2014年8月23日~25日の三日間、「第9回映画の復元と保存に関するワークショップ」に参加しました。このワークショップは、「映画の復元と保存に関するワークショップ」運営委員会が主催し、映画の復元と保存の意義、最新情報、今後の課題について理解を深めること、そして参加者の交流を通して国内外のネットワ-クを強化することを目的として開催されています。

初日・2日目が講義、3日目が実習という、とても密度の濃いワークショップです。講義の二日間では、30分から1時間程度の講義と、10分程度のライトニングトーク(短時間の発表形式)が行われました。 ライトニングトークの発表題目を見てみると、テーマの幅広さがわかります。保存や修復に関する技術的な問題、上映環境や機材確保の問題、サイレント映画を上映するための環境(ピアノ設置)の問題、と多彩です。資料の現物を保存するだけではなく、活用する手段や文化を同時に保存していかなければならないということが表れています。

講義会場となった京都文化博物館では、フィルムライブラリー事業として、映画資料の収集、保存を行っており、フィルムシアターがあります。初日に、京都文化博物館 森脇清隆氏の講義があり、そのお話では、シアター開設時に設置した映写機はすでに製造中止になったそうです。メンテナンスは継続されているそうですが、それもいつまで続くかわからない状況だということです。

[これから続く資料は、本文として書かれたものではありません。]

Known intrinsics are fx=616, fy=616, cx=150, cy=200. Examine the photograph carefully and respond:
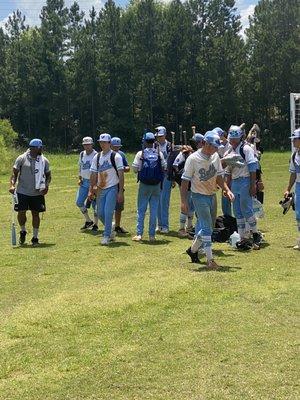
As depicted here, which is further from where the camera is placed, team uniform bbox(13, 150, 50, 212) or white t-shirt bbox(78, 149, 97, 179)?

再生機器の問題は、私達の身近でも起きています。VHS、カセットテープ、MD、CD、DVDなど、記録媒体は残っているけれども再生機器がなかったり、壊れていたりということが、結構あるのではないでしょうか。

アーカイブをする上での資料保存と活用手段の関係について、改めて考える機会となった3日間でした。今回は触れられませんでしたが、3日目の実習では、フィルムの修復現場の見学、修復体験など、普段なかなかできない体験ができました。